◆ **Verilen metin**:
• • • • • • •
Paylaş
GEÇTİĞİMİZ hafta TÜSİAD Yönetim Kurulu Başkanı aniden istifa ediverdi.
Yok efendim, kendi şirketi ile ilgili yayınlanan haberler TÜSİAD’ın kurumsal kimliğine zarar verirmiş, bu sebepten kendi başkanlığını feda ederek derneğin adını korumuş falan filan...
Bakınız, sivil toplum kuruluşlarında yöneticilik kolay iş değildir. Hele tamamen gönüllülük esasında çalışan gerçek bir STK’da görev yapıyorsanız, bu işlere “şıpsevdi” bir anlayışla değil, derin bir ciddiyet ve kararlılıkla yaklaşmanız gerekir.
Öyle, “bunaldım, sıkıldım, yıpratıldım, işim gücüm zarar görecek”, gibi gerekçelerle sizin talip olduğunuz ve size tevcih edilmiş görevi, aniden kimseye danışmadan bıraktığınızda, esas zararı işte o zaman verirsiniz.
• • • • • • •
◆ **Liste**:
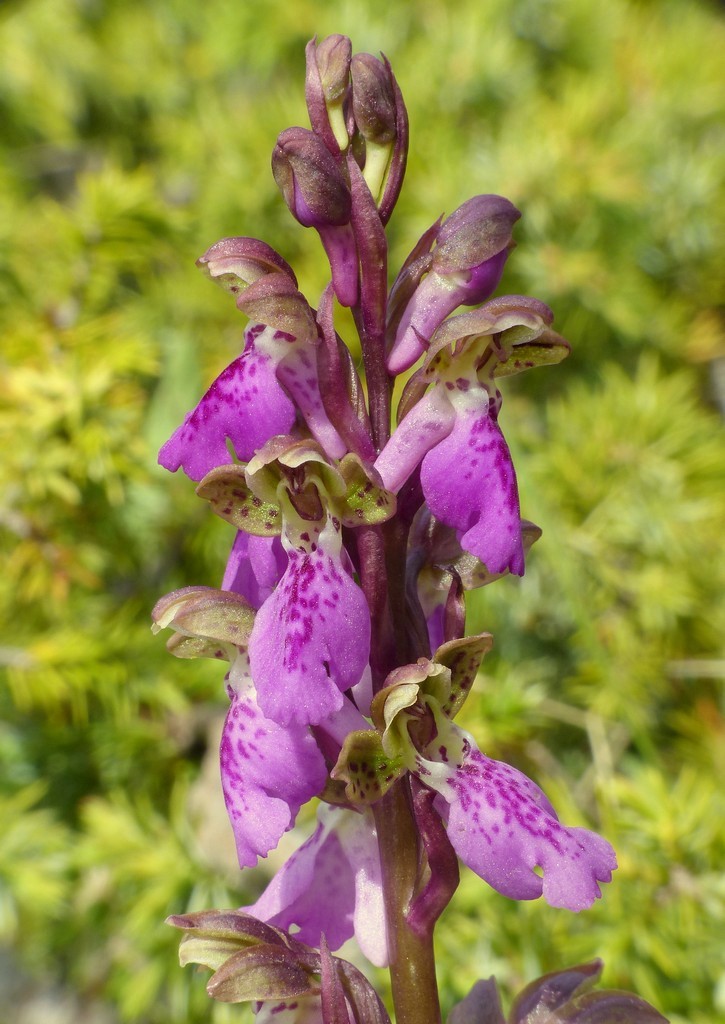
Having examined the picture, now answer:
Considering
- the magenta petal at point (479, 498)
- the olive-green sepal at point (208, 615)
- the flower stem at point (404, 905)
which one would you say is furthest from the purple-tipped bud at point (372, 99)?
the flower stem at point (404, 905)

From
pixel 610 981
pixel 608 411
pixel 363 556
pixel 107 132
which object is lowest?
pixel 610 981

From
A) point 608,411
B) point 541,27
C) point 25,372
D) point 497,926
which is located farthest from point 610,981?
point 541,27

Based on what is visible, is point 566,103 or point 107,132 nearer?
point 566,103

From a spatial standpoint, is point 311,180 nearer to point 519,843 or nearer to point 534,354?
point 534,354

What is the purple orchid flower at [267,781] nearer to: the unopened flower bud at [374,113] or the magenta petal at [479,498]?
the magenta petal at [479,498]

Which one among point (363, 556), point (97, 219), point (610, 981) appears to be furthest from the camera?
point (97, 219)

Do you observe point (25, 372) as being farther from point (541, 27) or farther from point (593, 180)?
point (541, 27)

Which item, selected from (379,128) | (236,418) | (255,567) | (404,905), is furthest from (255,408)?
(404,905)
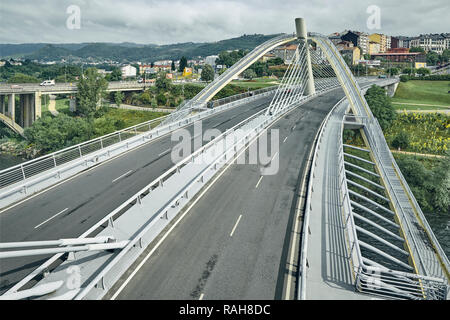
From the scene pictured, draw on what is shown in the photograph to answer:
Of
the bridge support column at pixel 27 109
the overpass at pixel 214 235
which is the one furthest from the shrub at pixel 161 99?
the overpass at pixel 214 235

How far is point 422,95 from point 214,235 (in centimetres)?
9486

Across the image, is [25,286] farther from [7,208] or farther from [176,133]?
[176,133]

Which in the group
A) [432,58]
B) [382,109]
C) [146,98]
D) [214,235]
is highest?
[432,58]

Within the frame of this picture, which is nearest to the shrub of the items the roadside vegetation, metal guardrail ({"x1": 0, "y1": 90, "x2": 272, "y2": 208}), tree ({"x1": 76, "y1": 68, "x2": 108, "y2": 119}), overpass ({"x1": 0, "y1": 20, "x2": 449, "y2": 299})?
tree ({"x1": 76, "y1": 68, "x2": 108, "y2": 119})

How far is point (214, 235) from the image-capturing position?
51.1 ft

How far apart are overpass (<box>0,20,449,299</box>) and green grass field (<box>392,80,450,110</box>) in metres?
59.0

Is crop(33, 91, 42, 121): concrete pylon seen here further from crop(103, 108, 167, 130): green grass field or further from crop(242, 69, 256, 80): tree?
crop(242, 69, 256, 80): tree

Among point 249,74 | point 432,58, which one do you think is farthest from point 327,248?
point 432,58

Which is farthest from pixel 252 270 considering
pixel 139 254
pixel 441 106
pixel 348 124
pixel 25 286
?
pixel 441 106

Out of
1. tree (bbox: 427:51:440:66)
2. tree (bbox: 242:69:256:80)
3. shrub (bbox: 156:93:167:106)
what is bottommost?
shrub (bbox: 156:93:167:106)

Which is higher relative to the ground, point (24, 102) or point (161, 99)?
point (161, 99)

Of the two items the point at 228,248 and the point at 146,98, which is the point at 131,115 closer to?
the point at 146,98

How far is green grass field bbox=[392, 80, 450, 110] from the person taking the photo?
7656cm
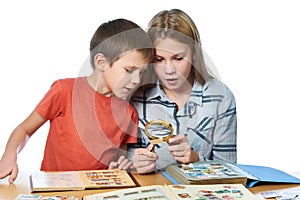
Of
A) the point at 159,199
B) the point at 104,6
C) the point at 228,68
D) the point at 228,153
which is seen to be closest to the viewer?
the point at 159,199

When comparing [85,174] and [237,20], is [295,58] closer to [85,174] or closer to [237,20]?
• • • • • • •
◆ **Görevleriniz**:
- a) TÜSİAD başkanının istifasını konu alan yazıda, istifanın gerekçesi olarak ne gösteriliyor?
- b) TÜSİAD başkanının istifasını konu alan yazıyı kaldığı yerden sürdürün.

◆ **Yanıtlar**:
- a) Kendi şirketiyle ilgili yayınlanan haberlerin TÜSİAD'ın kurumsal kimliğine zarar vermesi gerekçe olarak gösteriliyor.

- b)
Tamam, hele bu devirde TÜSİAD başkanlığını yürütmek kolay değildir.
Burada TÜSİAD genel kuruluna Muharrem Yılmaz’ı önerenlerin de bir vebali var.
Bu işlerde iyice ölçüp tartmadan, bugünleri geçmişte görüp uyaranları nazara almadan hareket edilirse ortaya çıkan bu duruma şaşırmak gerekir.
Neticede; TÜSİAD Haluk Dinçer’le yola devam edecek. İkna ve izaha muhtaç bir kararla görevi bırakan Muharrem Yılmaz’a da geçmiş olsun.
Partiliysen militanlaşıyorsun
İKİ yakın arkadaşım 2011 genel seçimlerinde parlamentoya girdi.
İlki, öteden beri merkez sağ partilerde siyaset yapıyordu ama “kader” onu CHP’den milletvekili yaptı.
Diğeri, daha ziyade sosyal demokrat esintili liberal bir kişiydi.
Ancak o da AK Parti’den milletvekili oldu.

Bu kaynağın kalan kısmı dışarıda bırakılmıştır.